Russlands Politik lässt sich als imperialistisch beschreiben: Es strebt nicht nur nach territorialer Expansion im klassischen Sinne, sondern nach den ausgedehnten Einflusssphären eines Wunsch-Imperiums. Die völkerrechtswidrige Aneignung von Territorium ist dabei nur ein Baustein der Gesamtstrategie. Bemerkenswert ist, dass Russland hybride Instrumente nicht als Ersatz, sondern als Ergänzung konventioneller Kriegführung einsetzt.

Der Angriffskrieg gegen die Ukraine ist ein Beispiel für sogenannte »above-threshold warfare« – offene militärische Gewalt jenseits der Kriegsschwelle –, flankiert von »below-threshold warfare« in Form von Desinformation, Cyberangriffen, ökonomischem und sicherheitspolitischem Druck bis hin zu Drohnenüberflügen.

Die hybride Kriegsführung fungiert hier als strategischer Rahmen, der militärische Operationen politisch absichert und ihre Wirkung über das Schlachtfeld hinaus verlängert. Dadurch erstreckt sich die gewünschte destabilisierende Wirkung weit über das Territorium der Ukraine. Westeuropa ist hierbei ebenso betroffen wie das Baltikum, Osteuropa und der Kaukasus, wenn auch in unterschiedlichen Formen.

Wehrhafte Demokratie unter hybriden Bedrohungen 

Für demokratische Gesellschaften folgt daraus eine zentrale Erkenntnis: Wehrhaftigkeit ist ebenso militärisch wie gesellschaftlich zu denken. Sie umfasst den Schutz kritischer Infrastruktur ebenso wie mediale Resilienz, politische Handlungsfähigkeit und institutionelle Wehrhaftigkeit. Demokratische Errungenschaften müssen gleichermaßen gelebt wie weiterentwickelt werden, um mit den geänderten Vorzeichen umgehen zu können.

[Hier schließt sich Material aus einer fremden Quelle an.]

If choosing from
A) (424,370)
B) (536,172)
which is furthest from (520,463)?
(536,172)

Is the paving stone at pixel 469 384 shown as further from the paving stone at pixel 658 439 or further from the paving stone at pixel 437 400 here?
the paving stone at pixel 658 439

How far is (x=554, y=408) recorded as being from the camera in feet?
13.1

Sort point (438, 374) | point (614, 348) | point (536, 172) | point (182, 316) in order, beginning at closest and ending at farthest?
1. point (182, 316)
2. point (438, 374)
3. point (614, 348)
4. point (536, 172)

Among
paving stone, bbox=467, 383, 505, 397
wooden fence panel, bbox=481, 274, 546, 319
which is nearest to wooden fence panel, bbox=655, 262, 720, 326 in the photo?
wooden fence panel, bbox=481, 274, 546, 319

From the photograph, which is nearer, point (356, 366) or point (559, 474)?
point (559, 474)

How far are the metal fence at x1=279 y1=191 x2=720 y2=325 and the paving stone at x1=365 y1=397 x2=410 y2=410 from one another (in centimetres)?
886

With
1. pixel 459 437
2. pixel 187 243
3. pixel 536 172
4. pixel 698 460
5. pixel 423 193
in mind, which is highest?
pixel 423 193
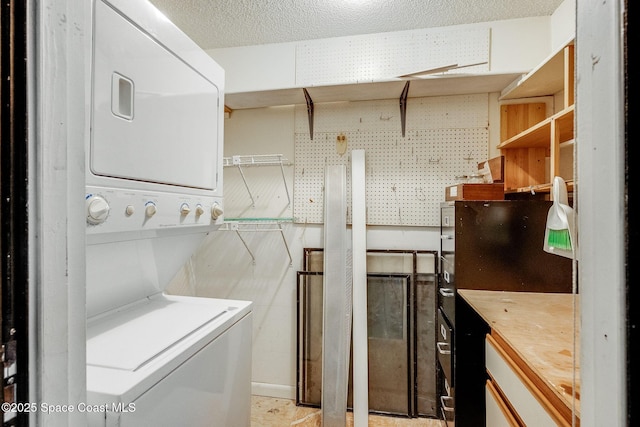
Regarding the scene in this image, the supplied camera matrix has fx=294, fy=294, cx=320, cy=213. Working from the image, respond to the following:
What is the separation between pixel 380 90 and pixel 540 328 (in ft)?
5.00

Hybride Kriegsführung zielt weniger auf territoriale Gewinne als auf die Erosion von Vertrauen – in staatliche Institutionen, in Medien, in demokratische Verfahren. Ihr wirksamstes Gegenmittel ist daher nicht Alarmismus, sondern eine nüchterne Analyse, Transparenz und die Fähigkeit, Bedrohungen frühzeitig zu benennen.

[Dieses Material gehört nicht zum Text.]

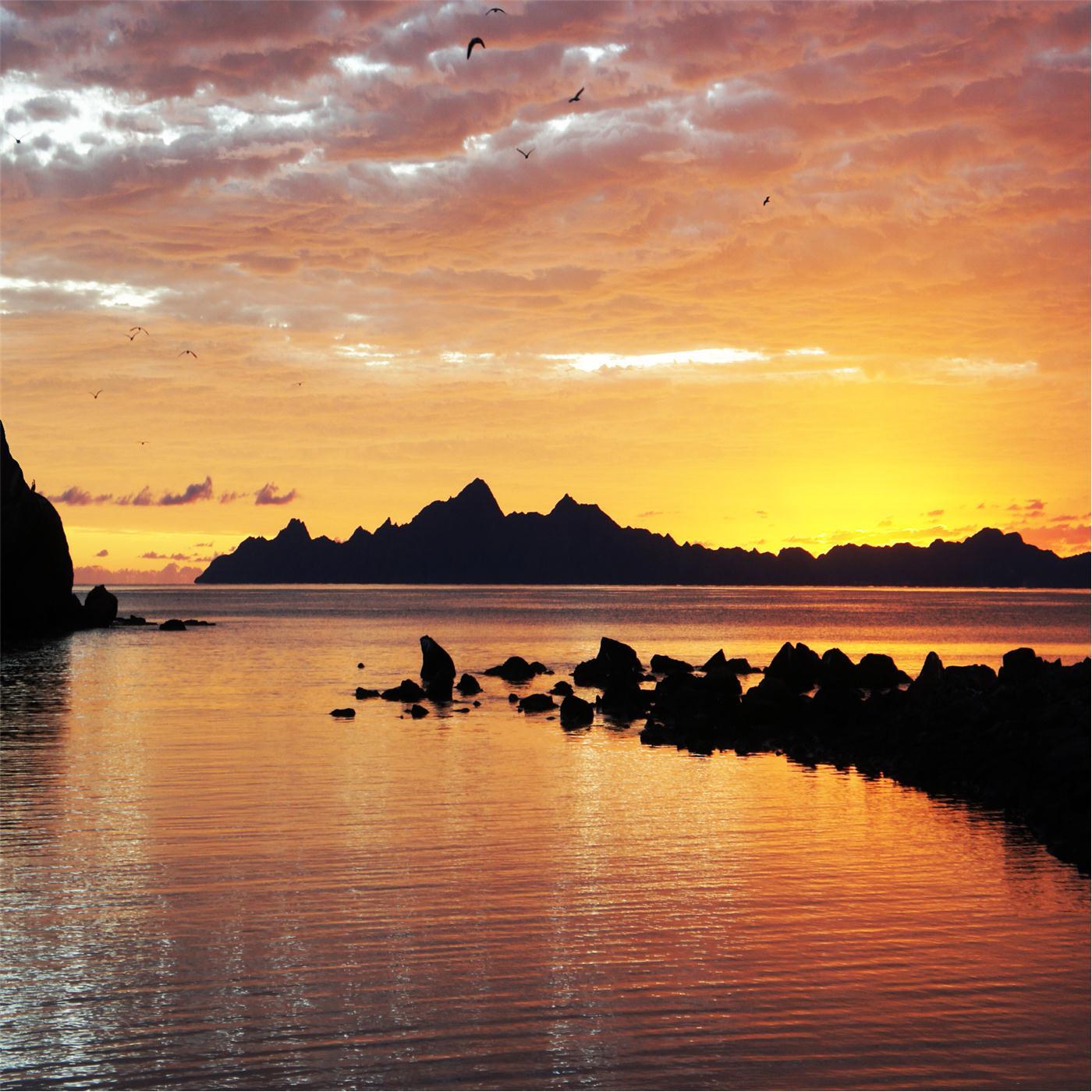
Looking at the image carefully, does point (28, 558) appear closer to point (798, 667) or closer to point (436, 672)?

Hybride Kriege sind also kein Ausnahmezustand, sondern Symptom der gegenwärtigen sicherheitspolitischen Realität. Sie fordern offene Gesellschaften dort heraus, wo sie am verletzlichsten sind: In ihrer Bereitschaft zur Selbstbindung und zur Rechtsstaatlichkeit. Eine wehrhafte Demokratie erkennt diese Herausforderung an – ohne ihre kostbarsten Prinzipien aufzugeben.